Provided text —
━━━━━━━━
Three leading female wedding cake designers reveal why they ditched their day jobs to pursue a life of baking
The first of my friends to get married has set the organisational bar astronomically high. Spreadsheets have been created, scrapbooks designed and budgets strategically planned right down to the final penny. With nearly a year still to go before the big day, the dress, shoes and jewellery have been bought, a make-up artist has been booked, and the groomsmen and bridesmaid outfits planned. In fact, only one area has caused somewhat of a hiccup: the cake. For the bride-to-be, a traditional affair with classic white icing was the obvious choice, but her Lego-obsessed groom was hoping for a rather more colourful creation. The result is expected to be a half-and-half concoction, with miniature Lego blocks spilling down one side and a clean, ornate design featuring on the other.
I imagine such an effortless compromise is the stuff of dreams for Rosalind Miller, Elizabeth Solaru and Victoria Watkin-Jones, three wedding cake designers whose extravagant creations can take months of planning. Each specialises in high-end baking with exquisite designs that have captured the attention of royalty, Olympians and celebrities alike, and, as such, their clientele can often be rather demanding. From the baking disasters they’d rather forget to the memorable moments that have elevated them to wedding cake stardom, here they share their experiences crafting sugary treats into edible artwork.
Rosalind Miller Cakes
Former arts lecturer Rosalind Miller sells her award-winning creations in Harrods and supplies some of London’s most prestigious wedding venues
I trained as a textiles designer and then worked as a lecturer at Central Saint Martins for 10 years. I had been to New York and visited Magnolia Bakery when my hours got cut. I decided to take a stall out at Greenwich Market and started selling cupcakes with little sugar flowers on them. I believed cupcakes would be a passing trend so I started making wedding cakes instead, and they took off.
Baking is something I’ve always done and enjoyed. I always knew I could bake a good cake, but I’ve never had any training.
’ve always been a designer so I look at what sort of trends are in and try to adapt that to a cake. I look at couture dresses from brands such as Ralph & Russo, because they have beautiful detailing, and I look at interior design, or I might just base a cake on a section of my garden. I keep my eyes open to see what’s around.
We’ve done a few very extravagant cakes for royal families in the Middle East. For one couple in Doha, we made a whole dessert table that was 15 metres long and had hundreds of mini cakes, meringues, macarons and three wedding cakes, all decorated with sugar flowers. To see it all come together is very rewarding. We also did a life-sized gingerbread house for the Harrods Christmas window in 2015, which took a long time to do. We had to deliver it in three sections because it wouldn’t fit otherwise.
━━━━━━━━
Data supplied —
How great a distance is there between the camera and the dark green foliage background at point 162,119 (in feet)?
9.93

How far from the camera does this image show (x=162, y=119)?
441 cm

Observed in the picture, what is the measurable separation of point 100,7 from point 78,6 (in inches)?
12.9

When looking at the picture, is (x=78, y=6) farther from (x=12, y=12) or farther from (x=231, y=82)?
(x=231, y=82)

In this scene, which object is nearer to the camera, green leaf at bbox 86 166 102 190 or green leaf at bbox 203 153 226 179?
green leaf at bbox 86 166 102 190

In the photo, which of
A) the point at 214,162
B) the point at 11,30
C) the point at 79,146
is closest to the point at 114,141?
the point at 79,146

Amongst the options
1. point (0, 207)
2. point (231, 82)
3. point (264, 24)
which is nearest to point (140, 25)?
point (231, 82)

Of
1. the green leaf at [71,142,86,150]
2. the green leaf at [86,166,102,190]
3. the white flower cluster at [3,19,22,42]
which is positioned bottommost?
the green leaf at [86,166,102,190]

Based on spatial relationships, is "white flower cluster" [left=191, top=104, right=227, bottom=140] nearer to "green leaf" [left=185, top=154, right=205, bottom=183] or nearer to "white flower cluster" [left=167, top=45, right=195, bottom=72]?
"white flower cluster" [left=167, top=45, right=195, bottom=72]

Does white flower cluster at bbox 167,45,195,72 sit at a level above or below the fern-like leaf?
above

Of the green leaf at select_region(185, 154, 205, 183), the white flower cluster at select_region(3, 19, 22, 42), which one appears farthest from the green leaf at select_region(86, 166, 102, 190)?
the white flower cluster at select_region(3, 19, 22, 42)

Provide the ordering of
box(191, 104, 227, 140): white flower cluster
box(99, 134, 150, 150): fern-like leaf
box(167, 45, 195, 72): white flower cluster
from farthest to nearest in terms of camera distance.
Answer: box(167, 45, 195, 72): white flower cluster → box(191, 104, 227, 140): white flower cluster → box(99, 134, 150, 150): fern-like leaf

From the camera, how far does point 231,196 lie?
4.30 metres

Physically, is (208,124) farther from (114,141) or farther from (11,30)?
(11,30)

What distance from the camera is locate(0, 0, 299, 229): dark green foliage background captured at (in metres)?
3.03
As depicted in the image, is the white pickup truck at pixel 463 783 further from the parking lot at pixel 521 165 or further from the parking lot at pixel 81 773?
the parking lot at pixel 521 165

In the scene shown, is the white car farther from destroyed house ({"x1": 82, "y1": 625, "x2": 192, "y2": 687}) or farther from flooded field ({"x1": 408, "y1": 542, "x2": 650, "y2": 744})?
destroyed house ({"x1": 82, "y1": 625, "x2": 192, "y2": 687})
━━━━━━━━
Your tasks —
1 - In the article about wedding cake designers, where did Rosalind Miller work as a lecturer?
2 - Copy out the records verbatim, beginning at the line containing "In the scene" and continuing through the end of the records.
The article and the records are unrelated material.

Solutions in order —
1 - Central Saint Martins

2 -
In the scene shown, is the white car farther from destroyed house ({"x1": 82, "y1": 625, "x2": 192, "y2": 687}) or farther from flooded field ({"x1": 408, "y1": 542, "x2": 650, "y2": 744})?
destroyed house ({"x1": 82, "y1": 625, "x2": 192, "y2": 687})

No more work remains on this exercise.